Il benessere fisico, psicologico e sociale dei lavoratori è uno dei più importanti obiettivi da perseguire per qualsiasi organizzazione. Ad oggi, nonostante i progressi normativi sul tema, risulta sicuramente più facile ed immediato occuparsi di salute e sicurezza fisica, poiché più quantificabili, mentre la tutela del benessere psicologico e sociale rimane ancora un tema nebuloso, senza indicazioni o confini precisi.

 

Qualsiasi insieme di persone, che sia gruppo sociale o di lavoro, genera delle forze “centripete” che spingono i membri allo sviluppo di un’identità sociale, ovvero quel sentimento identitario basato sul forte senso di appartenenza e unione. Non esiste gruppo che non sviluppi quella spinta a conformarsi, ad accettare le modalità di pensiero e di comportamento condivise, cercando di avvicinarsi il più possibile al suo membro prototipico. Ma, d’altra parte, il gruppo produce anche delle forze “centrifughe”, volte ad allontanarsi e allontanare tutto ciò che tradisce o non si conforma alla maggioranza.

Righe elencate:
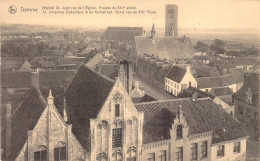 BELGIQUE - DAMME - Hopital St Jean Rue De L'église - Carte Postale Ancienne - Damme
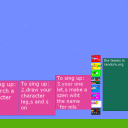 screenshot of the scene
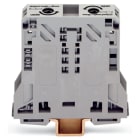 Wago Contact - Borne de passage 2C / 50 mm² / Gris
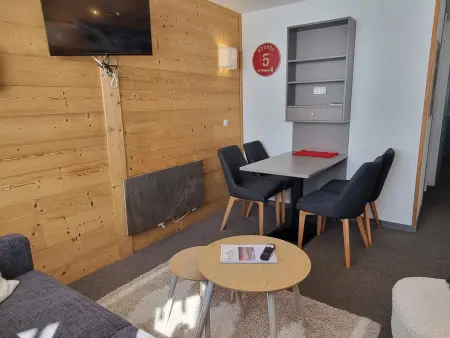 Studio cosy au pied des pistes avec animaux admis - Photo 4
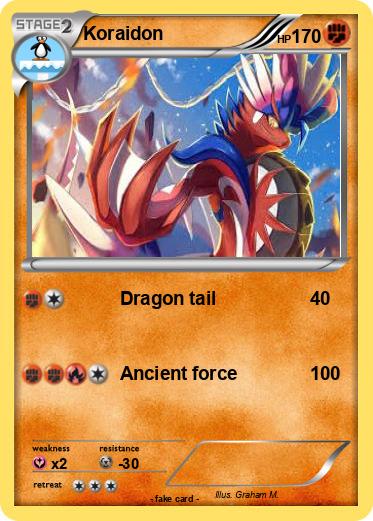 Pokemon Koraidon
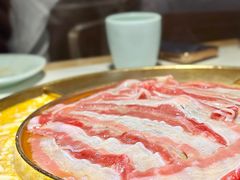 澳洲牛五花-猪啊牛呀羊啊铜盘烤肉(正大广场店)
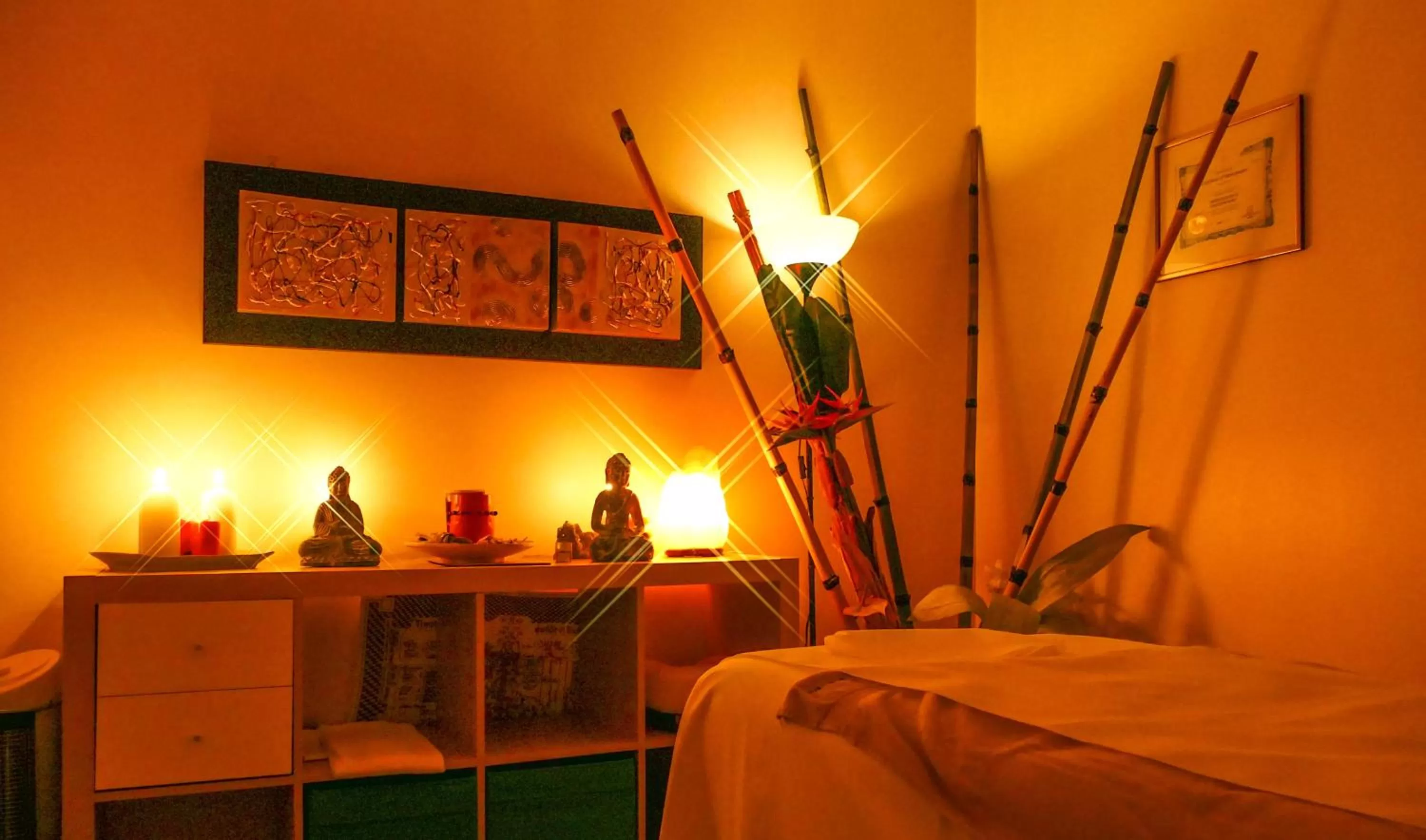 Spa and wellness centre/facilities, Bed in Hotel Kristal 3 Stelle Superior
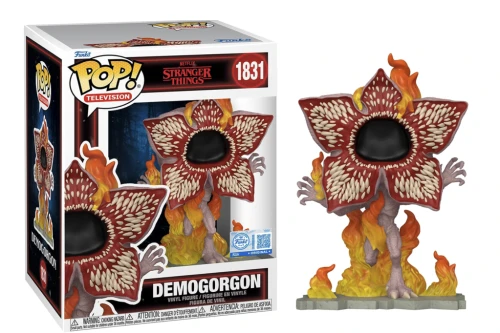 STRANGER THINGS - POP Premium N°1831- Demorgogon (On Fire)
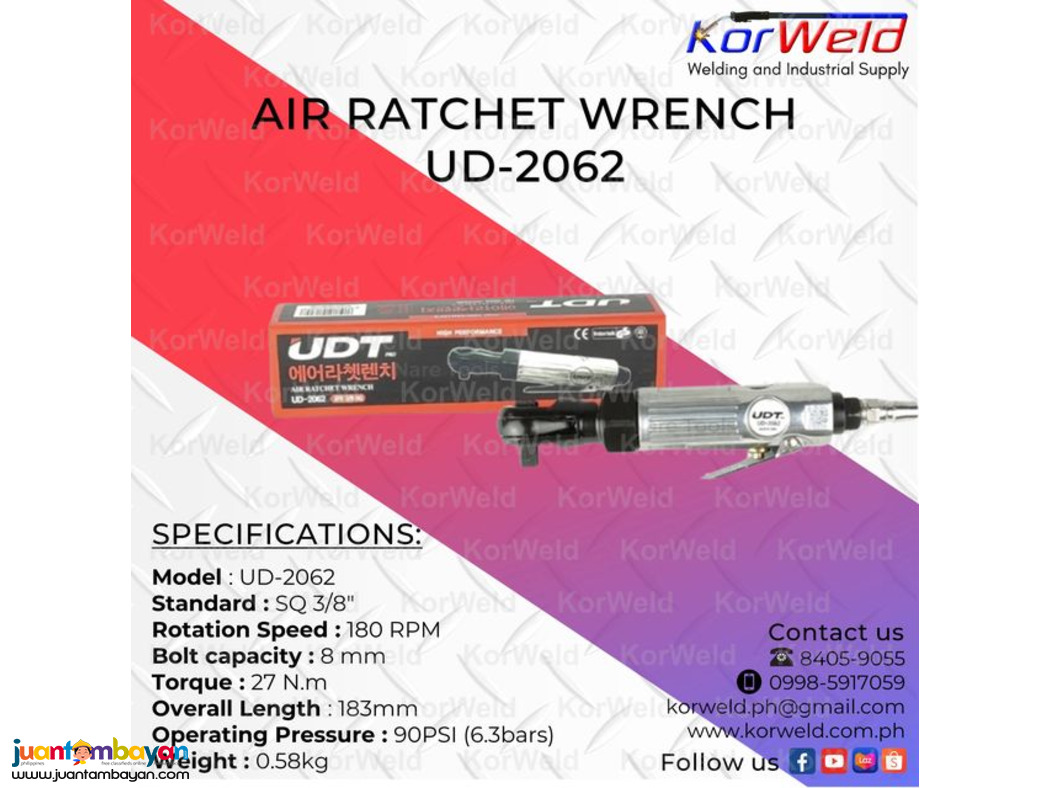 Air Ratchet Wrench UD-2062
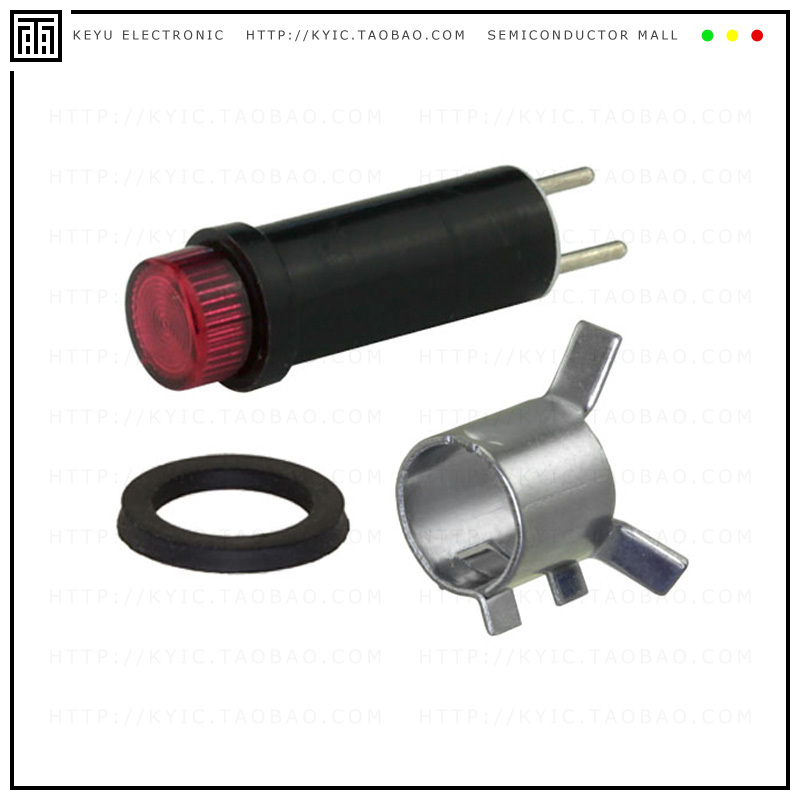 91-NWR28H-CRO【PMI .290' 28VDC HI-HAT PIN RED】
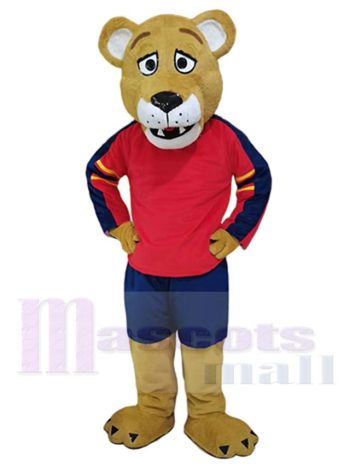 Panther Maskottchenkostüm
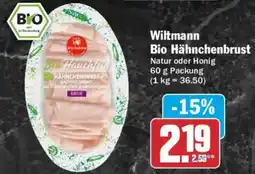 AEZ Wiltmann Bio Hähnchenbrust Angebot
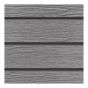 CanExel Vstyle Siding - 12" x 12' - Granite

...

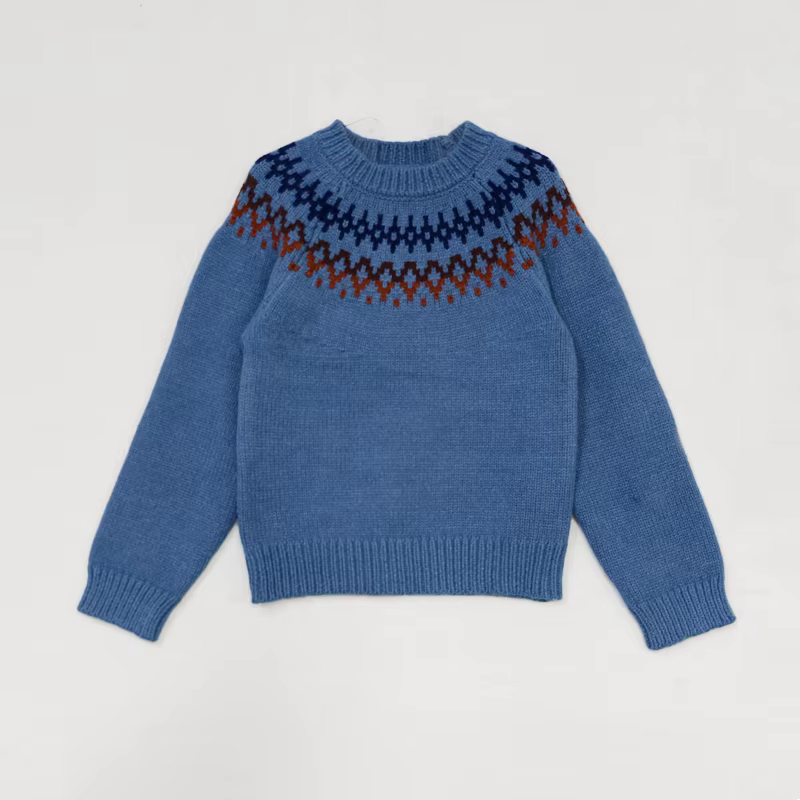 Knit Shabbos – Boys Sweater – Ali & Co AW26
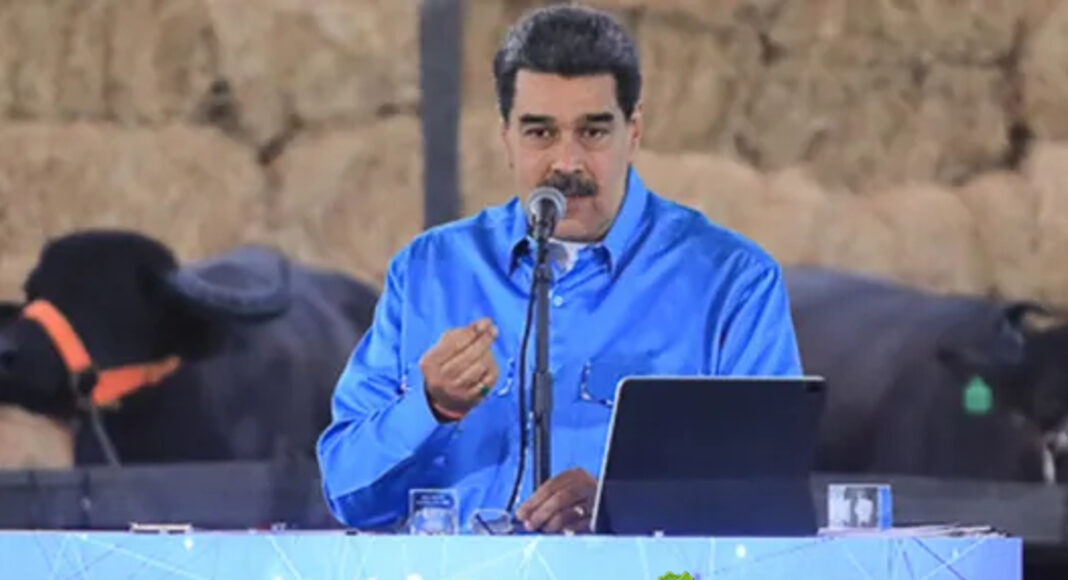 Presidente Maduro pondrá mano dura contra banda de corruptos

Esercizi da svolgere:
#1 Rispondi a queste domande sul testo che riguarda il benessere dei lavoratori:
(a) Quali tre aspetti del benessere dei lavoratori vengono nominati?
(b) Verso che cosa spingono i membri le forze "centripete"?
(c) A che cosa sono volte le forze "centrifughe"?
#2 Secondo il testo sul benessere dei lavoratori, perché è più facile occuparsi di salute e sicurezza fisica che del benessere psicologico e sociale? Spiegalo in una o due frasi.
#3 Per favore, prosegui il testo sul benessere dei lavoratori e sulle forze di gruppo a partire dalla sua ultima frase.
Le righe sono materiale separato dal testo.

Risposte agli esercizi:
#1
(a) Il benessere fisico, psicologico e sociale.
(b) Spingono i membri allo sviluppo di un'identità sociale, basata sul forte senso di appartenenza e unione.
(c) Sono volte ad allontanarsi e ad allontanare tutto ciò che tradisce la maggioranza o non vi si conforma.

#2 Salute e sicurezza fisica sono più quantificabili. La tutela del benessere psicologico e sociale resta invece un tema nebuloso, privo di indicazioni o confini precisi.

#3
 

Una maggiore consapevolezza di tali dinamiche e di come queste si manifestino, assume un’importanza fondamentale per qualsiasi attore organizzativo: la creazione di rapporti di lavoro malsani può incoraggiare un clima teso, difficile, in cui si possono concretizzare comportamenti ostili, aggressivi e persino violenti.

 

Una delle dinamiche lavorative più pericolose in questo senso è il caso del “capro espiatorio”. Questo termine, di origini antichissime, fa riferimento ad un rito ebraico compiuto nel giorno dell’espiazione, quando il sommo sacerdote caricava un capro di tutti i peccati del popolo per poi allontanarlo dalla civiltà, costringendolo a vagare nella desolazione del deserto.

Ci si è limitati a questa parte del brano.